しかし、マクベスは魔女が先に教えてくれたことで、自分の深層心理を知り、破滅へ突っ走っていったのだと思えます。
魔女がいなければ・・・マクベスは自分自身の人生の秘密を知らず、平凡な領主としてまっとうしたのかも知れません。
逆にマクダフはマクベスのアンチテーゼとして登場しています。
マクダフは魔女に会わなかったマクベスの姿とも言えるかも知れません。
マクベスは自分の人生の最後に、人生のなんたるかを知りますが、マクダフは妻が自分に対してどんな感情を持って死んだのかを、知ることなく一生をおくるでしょう。
マクベスが叛乱者であるマクドンウォルドを倒し、マクダフが裏切り者のマクベスを倒す。
この「マク」つながりもまた面白い趣向だと思いました。

長々、書かせていただきましたが、こんな考えもあるということで・・・。
お気に障りましたら、非公開にしていただいて結構です。

お絵描きぺんぎんさん、初めまして。
コメントいただいて、嬉しいです。
特に映像のところについては、マダムの理解を遥かに越えて感じ取っておられるので、なるほど、と思いました。
ただ、やはり吉田鋼太郎さんはずっと舞台畑を来た人なので、映像は稚拙であるように思ったんです。意図は別として。

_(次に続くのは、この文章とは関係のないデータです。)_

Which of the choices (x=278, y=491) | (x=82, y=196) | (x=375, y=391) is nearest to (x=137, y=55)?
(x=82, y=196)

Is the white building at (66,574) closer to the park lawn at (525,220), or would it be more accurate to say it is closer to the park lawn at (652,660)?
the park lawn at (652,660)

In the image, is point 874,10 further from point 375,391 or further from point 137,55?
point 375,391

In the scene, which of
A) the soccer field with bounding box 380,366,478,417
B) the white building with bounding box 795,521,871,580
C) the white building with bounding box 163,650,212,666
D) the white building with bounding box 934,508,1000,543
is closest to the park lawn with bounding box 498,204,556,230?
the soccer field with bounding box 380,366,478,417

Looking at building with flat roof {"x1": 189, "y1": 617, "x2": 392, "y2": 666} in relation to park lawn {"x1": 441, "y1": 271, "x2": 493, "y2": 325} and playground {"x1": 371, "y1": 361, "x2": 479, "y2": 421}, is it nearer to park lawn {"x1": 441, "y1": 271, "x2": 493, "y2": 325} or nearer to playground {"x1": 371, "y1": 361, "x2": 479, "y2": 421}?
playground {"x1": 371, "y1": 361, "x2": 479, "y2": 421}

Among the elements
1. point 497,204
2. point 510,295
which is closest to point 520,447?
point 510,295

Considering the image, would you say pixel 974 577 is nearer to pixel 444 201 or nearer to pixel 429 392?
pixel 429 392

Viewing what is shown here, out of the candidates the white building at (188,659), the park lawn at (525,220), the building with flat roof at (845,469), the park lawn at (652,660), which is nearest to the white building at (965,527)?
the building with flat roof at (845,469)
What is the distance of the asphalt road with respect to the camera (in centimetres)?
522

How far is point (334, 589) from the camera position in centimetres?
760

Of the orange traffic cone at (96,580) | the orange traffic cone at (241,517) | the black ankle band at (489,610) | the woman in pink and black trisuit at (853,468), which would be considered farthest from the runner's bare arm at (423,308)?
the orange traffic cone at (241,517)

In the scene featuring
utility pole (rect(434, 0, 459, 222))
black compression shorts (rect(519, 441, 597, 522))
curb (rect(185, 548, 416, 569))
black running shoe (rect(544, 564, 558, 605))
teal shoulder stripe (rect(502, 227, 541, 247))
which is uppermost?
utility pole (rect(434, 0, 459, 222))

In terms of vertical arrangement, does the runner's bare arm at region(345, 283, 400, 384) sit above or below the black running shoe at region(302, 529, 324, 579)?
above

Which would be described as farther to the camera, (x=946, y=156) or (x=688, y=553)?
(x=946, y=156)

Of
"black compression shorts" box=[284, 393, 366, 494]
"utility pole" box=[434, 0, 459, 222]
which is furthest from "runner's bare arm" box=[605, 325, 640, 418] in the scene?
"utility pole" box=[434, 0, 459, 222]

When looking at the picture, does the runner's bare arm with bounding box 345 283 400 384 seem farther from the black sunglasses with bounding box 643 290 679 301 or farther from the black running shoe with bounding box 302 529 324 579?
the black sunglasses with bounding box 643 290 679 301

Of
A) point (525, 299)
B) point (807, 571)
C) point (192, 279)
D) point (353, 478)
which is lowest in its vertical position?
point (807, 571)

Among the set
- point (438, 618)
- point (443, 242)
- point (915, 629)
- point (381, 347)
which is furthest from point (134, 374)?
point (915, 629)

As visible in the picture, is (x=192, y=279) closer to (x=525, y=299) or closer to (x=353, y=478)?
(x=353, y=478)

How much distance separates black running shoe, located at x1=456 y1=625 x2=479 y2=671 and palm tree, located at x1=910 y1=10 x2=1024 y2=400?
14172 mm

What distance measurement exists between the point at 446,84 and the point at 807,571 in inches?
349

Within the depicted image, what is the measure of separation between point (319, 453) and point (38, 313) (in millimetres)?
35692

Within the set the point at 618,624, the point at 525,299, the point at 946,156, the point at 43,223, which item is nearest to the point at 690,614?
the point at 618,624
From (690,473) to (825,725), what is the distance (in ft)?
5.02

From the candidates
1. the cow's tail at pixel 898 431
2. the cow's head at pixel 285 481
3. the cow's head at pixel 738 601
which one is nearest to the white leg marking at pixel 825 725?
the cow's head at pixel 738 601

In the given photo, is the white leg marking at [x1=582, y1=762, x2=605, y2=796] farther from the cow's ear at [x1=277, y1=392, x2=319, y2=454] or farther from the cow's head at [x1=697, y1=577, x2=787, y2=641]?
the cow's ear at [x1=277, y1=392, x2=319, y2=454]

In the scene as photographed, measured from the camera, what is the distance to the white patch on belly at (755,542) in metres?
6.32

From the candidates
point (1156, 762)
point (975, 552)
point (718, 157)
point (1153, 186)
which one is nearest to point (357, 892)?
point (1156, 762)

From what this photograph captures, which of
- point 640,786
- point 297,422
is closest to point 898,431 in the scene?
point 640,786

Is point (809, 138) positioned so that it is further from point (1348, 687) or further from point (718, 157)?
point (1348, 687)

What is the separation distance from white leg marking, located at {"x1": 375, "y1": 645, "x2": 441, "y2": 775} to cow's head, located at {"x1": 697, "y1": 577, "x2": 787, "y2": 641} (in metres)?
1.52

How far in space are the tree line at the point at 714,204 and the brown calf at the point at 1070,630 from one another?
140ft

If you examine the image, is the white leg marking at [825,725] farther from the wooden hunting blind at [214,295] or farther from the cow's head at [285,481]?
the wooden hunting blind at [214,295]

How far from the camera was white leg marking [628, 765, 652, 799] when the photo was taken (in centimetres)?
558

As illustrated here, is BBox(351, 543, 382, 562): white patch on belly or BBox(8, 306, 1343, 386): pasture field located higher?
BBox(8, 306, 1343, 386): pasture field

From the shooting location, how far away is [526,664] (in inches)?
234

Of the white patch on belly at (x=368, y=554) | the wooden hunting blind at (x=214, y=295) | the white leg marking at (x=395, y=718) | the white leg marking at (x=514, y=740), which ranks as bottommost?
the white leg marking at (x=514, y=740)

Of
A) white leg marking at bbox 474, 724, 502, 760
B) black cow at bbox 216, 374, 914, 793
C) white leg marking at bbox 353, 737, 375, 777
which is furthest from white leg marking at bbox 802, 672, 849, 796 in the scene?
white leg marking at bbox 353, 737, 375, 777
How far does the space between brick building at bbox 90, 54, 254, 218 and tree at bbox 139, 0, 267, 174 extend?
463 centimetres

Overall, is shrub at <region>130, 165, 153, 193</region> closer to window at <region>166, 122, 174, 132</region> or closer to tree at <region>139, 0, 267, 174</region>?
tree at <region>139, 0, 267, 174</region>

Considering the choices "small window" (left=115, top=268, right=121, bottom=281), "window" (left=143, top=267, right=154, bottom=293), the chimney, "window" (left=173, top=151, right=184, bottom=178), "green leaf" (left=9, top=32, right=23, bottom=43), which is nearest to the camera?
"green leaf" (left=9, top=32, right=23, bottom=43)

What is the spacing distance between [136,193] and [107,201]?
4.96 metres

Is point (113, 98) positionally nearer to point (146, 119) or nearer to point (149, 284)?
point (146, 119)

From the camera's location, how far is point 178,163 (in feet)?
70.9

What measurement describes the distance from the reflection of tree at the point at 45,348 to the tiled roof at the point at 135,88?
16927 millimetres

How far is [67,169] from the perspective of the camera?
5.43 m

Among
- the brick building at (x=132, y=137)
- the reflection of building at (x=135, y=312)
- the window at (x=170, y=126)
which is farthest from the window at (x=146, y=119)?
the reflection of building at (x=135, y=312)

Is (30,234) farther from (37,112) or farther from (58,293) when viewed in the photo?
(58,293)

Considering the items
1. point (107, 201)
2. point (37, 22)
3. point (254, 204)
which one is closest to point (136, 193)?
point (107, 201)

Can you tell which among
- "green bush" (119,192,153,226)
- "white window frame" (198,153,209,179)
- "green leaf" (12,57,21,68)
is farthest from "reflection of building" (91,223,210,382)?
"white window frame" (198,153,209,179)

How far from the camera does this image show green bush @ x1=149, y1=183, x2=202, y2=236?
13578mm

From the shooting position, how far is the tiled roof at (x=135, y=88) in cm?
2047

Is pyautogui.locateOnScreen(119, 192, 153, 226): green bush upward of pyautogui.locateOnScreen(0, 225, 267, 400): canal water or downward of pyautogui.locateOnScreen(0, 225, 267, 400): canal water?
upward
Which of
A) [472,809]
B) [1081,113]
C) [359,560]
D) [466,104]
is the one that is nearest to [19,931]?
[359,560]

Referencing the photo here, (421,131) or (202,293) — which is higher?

1+1が3にも4にもなるような使い方はまだできそうもないかな、と。
映像の使い方では、野田秀樹の『THE BEE』の凄さを観てしまっているので、比べてはいけないと思いつつ、やっぱり比べてしまうのでした。

お返事をありがとうございます。
私も観客として映像についてはよくわからないので、「稚拙」であるかどうかについては思いも及びませんでした。
ただ、とても寺山修司的映像だなと思い、最初から「面白い、面白い」で観てしまいました。
吉田さんの演出作品は初めて観ましたし、演出自体が趣向を凝らしたものではなく言葉を正攻法にとらえたものでしたので、あまり深く考えず、そのまま受け取って観たので、何も不満がなかったのかも知れません。